[Do this]
Copy every row below word for word. Leave the pictures out.
--- Begin Exercise input ---
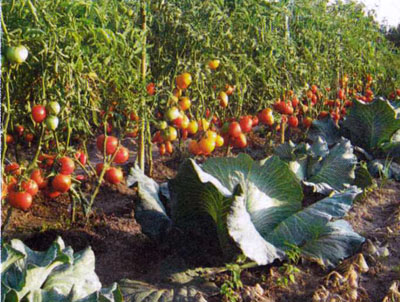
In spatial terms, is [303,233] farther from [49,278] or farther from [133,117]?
[49,278]

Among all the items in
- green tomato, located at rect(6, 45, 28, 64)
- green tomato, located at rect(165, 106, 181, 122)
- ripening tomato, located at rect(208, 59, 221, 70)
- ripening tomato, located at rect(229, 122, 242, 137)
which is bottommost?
ripening tomato, located at rect(229, 122, 242, 137)

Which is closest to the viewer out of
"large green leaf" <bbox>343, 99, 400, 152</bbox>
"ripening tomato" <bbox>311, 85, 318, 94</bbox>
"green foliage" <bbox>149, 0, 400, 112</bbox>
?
"green foliage" <bbox>149, 0, 400, 112</bbox>

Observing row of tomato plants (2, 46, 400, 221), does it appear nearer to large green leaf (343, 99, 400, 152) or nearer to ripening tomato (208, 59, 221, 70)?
ripening tomato (208, 59, 221, 70)

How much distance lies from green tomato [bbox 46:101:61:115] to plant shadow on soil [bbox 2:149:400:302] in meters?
0.84

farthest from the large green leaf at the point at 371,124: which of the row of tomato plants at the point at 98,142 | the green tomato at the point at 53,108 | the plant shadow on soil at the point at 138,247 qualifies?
the green tomato at the point at 53,108

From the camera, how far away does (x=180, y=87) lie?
3.46 metres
--- End Exercise input ---
[Answer to this task]
In spatial terms, is [303,233] farther from [49,278] or farther from [133,117]?
[49,278]

Among all the items in
- green tomato, located at rect(6, 45, 28, 64)
- green tomato, located at rect(165, 106, 181, 122)
- ripening tomato, located at rect(208, 59, 221, 70)
- ripening tomato, located at rect(229, 122, 242, 137)
which is bottommost?
ripening tomato, located at rect(229, 122, 242, 137)

Which is closest to the viewer out of
"large green leaf" <bbox>343, 99, 400, 152</bbox>
"ripening tomato" <bbox>311, 85, 318, 94</bbox>
"green foliage" <bbox>149, 0, 400, 112</bbox>
?
"green foliage" <bbox>149, 0, 400, 112</bbox>

Observing row of tomato plants (2, 46, 400, 221), does it appear nearer to large green leaf (343, 99, 400, 152) or nearer to ripening tomato (208, 59, 221, 70)?
ripening tomato (208, 59, 221, 70)

How much distance lies from green tomato [bbox 46:101:61:115] to plant shadow on soil [bbox 2:149:400:302] in meters?
0.84

farthest from the large green leaf at the point at 371,124: which of the row of tomato plants at the point at 98,142 | the green tomato at the point at 53,108 | the plant shadow on soil at the point at 138,247 qualifies?
the green tomato at the point at 53,108

From the camera, how far away does (x=180, y=87) lie?
3.46 metres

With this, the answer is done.